The Muir glacier might be likened to a great inland sea of ice fed by many tributaries or ice rivers. It narrows up at the point where it empties into Muir Inlet to 10,664 feet, or a little over two miles. An enormous pressure is exerted at this point, which causes the ice to flow in the central portion at the rate of about seventy feet per day. There is a continual booming, like the firing of a cannon, going on, caused by the bursting of some great iceberg either before it takes its final leap into the water or at the moment of its fall. At the point where these great icebergs drop off into the water they stand like a solid wall 300 feet above its surface. Dr. Wright says: "From this point there is a constant succession of falls of ice into the water, accompanied by loud reports.

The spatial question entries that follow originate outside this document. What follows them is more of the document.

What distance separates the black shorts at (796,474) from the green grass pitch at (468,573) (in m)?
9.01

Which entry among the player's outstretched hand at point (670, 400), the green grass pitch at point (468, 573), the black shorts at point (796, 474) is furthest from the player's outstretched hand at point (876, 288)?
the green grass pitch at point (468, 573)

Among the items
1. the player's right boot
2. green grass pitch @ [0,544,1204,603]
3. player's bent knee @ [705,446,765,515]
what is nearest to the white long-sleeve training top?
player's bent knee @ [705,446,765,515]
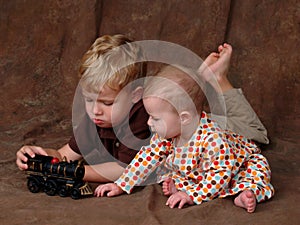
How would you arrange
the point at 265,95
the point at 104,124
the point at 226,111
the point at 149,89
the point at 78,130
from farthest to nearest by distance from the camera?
1. the point at 265,95
2. the point at 226,111
3. the point at 78,130
4. the point at 104,124
5. the point at 149,89

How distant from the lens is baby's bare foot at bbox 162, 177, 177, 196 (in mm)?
1952

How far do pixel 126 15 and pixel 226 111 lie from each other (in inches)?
30.2

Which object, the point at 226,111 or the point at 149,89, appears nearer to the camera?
the point at 149,89

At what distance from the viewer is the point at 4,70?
286 cm

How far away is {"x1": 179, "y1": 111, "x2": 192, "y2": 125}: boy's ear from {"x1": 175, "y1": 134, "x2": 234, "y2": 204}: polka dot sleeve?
81mm

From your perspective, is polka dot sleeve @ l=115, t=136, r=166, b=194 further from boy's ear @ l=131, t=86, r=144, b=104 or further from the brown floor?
boy's ear @ l=131, t=86, r=144, b=104

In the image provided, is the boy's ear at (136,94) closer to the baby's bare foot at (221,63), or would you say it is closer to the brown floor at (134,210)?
the brown floor at (134,210)

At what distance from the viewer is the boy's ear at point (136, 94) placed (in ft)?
6.77

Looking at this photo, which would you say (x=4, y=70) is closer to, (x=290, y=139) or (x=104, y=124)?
(x=104, y=124)

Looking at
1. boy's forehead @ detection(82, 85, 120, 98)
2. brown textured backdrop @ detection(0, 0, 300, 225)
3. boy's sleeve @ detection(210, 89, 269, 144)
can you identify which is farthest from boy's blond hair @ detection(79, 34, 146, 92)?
brown textured backdrop @ detection(0, 0, 300, 225)

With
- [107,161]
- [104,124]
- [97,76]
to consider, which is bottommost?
[107,161]

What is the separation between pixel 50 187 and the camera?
1.96 m

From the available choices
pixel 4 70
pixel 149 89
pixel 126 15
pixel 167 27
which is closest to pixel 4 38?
pixel 4 70

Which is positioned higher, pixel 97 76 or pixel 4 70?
pixel 97 76
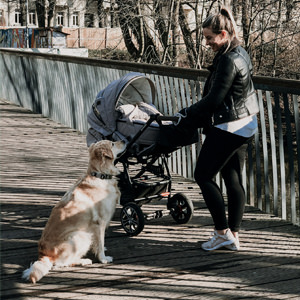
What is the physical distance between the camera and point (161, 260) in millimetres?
4844

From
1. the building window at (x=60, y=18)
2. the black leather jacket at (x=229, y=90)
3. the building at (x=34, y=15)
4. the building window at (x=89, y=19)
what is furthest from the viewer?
the building window at (x=60, y=18)

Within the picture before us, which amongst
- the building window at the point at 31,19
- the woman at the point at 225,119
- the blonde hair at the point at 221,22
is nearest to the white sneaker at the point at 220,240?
the woman at the point at 225,119

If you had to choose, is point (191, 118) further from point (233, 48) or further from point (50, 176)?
point (50, 176)

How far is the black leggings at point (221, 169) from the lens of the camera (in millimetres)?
4734

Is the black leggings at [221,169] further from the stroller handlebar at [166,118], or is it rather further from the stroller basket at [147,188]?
the stroller basket at [147,188]

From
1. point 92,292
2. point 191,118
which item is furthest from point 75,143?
point 92,292

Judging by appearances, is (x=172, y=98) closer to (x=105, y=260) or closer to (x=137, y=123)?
(x=137, y=123)

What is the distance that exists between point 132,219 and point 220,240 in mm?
871

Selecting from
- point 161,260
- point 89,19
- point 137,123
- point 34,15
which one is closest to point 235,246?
point 161,260

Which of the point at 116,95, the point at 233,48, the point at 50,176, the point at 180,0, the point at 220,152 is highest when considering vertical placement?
the point at 180,0

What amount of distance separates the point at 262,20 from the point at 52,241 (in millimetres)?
13915

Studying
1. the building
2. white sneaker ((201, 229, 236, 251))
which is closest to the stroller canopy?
white sneaker ((201, 229, 236, 251))

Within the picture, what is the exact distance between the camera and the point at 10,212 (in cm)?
630

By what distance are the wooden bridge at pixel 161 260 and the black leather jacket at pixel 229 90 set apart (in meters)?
1.18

Scarcely ten minutes, either night or day, passed during the whole month without our being startled with such reports; and frequently they were like thunder claps or the booming of cannon at the bombardment of a besieged city, and this though our camp was two and one-half miles below the ice front.... Repeatedly I have seen vast columns of ice extending up to the full height of the front topple over and fall into the water. How far these columns extended below the water could not be told accurately, but I have seen bergs floating away which were certainly 500 feet in length."

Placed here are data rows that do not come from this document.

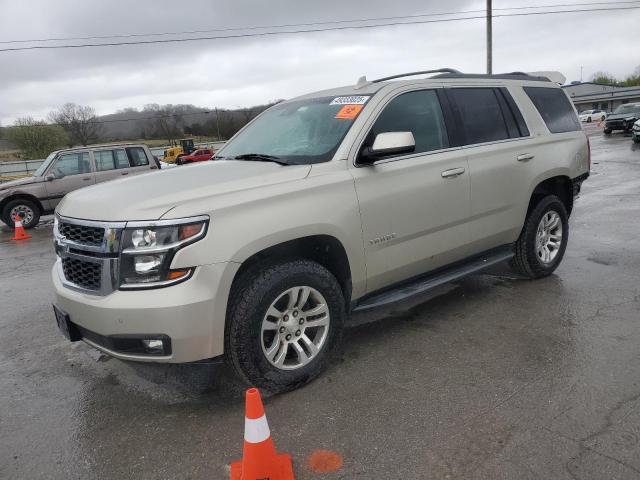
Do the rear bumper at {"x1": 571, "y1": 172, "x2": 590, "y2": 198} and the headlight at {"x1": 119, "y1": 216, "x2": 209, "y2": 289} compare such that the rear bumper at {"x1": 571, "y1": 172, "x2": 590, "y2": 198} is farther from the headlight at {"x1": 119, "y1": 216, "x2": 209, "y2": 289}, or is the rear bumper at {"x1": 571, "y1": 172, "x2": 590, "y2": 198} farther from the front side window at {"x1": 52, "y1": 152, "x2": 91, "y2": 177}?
the front side window at {"x1": 52, "y1": 152, "x2": 91, "y2": 177}

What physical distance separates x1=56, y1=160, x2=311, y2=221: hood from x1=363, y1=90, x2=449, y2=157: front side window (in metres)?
0.84

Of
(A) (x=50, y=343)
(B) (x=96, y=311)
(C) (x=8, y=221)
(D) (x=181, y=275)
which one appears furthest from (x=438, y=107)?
(C) (x=8, y=221)

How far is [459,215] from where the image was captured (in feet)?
13.3

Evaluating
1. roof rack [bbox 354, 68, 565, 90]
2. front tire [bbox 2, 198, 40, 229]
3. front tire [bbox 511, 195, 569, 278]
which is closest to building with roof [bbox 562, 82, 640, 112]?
front tire [bbox 2, 198, 40, 229]

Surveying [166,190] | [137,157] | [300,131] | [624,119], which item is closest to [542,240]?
[300,131]

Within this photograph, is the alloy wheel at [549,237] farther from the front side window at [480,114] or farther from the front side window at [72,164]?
the front side window at [72,164]

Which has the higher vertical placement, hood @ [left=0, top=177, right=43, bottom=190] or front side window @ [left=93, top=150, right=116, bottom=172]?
front side window @ [left=93, top=150, right=116, bottom=172]

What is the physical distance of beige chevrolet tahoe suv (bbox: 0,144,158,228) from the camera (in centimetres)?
1184

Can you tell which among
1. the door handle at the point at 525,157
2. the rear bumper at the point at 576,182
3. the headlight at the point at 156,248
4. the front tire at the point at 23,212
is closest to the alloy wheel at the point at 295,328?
the headlight at the point at 156,248

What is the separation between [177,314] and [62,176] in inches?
440

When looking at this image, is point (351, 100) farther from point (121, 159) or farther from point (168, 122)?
point (168, 122)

It is estimated that the cubical contents of some of these icebergs are equal to 40,000,000 feet. This great glacier is fed by the constant precipitation of snow upon the sides and peaks of the high mountains that surround its vast amphitheater, which is floored with icebergs. Wonderful as this seems to us to-day, it is scarcely a microscopic speck of what existed during the ice age all over the northern part of North America.

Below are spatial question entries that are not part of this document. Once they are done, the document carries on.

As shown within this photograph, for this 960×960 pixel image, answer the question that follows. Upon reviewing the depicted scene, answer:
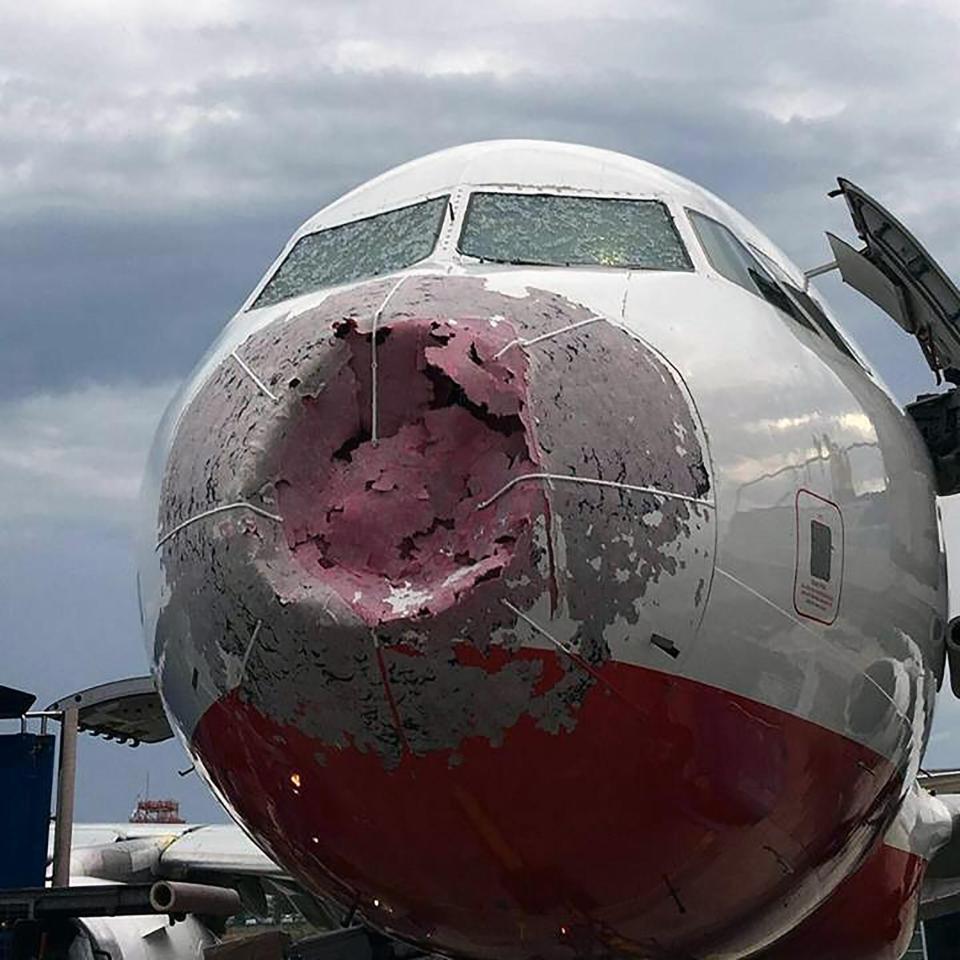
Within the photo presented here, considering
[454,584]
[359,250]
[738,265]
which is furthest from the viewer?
[738,265]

There are many other great glaciers in the mountains of the Pacific coast. Some years ago I saw one of these immense glaciers in British Columbia, from a point called Glacier Station, in the Selkirk Mountains, on the Canadian Pacific Railroad. It was during the month of August, when all of the region was pervaded by a dense smoke occasioned by burning forests. This glacier is a very showy one, owing to the steepness of the side of the mountain and its great breadth. All the glaciers that exist to-day are gradually receding, and are destined eventually to entirely disappear, unless there is a change in meteorological conditions, which some scientists claim will be the case if we only wait long enough, when again all this northern country will be covered with a great ice sheet. There is no doubt in regard to the facts concerning a glacial period that must have existed in the ages past. To anyone who has made a study of the subject there is not wanting abundant evidence to prove that this northern country was at one time enveloped with a great ice sheet of enormous thickness. The conditions that existed to bring about such a state of things have been the subject of much speculation by philosophers, but no one, as yet, has arrived at any very satisfactory conclusion. Many theories have been advanced, some of them not worth considering, while others have many things that give them a show of plausibility. But all of them have what is said of the Darwinian theory, "a missing link." It will be interesting, however, and also instructive, to know what can be said in favor of a set of conditions that would produce such momentous results.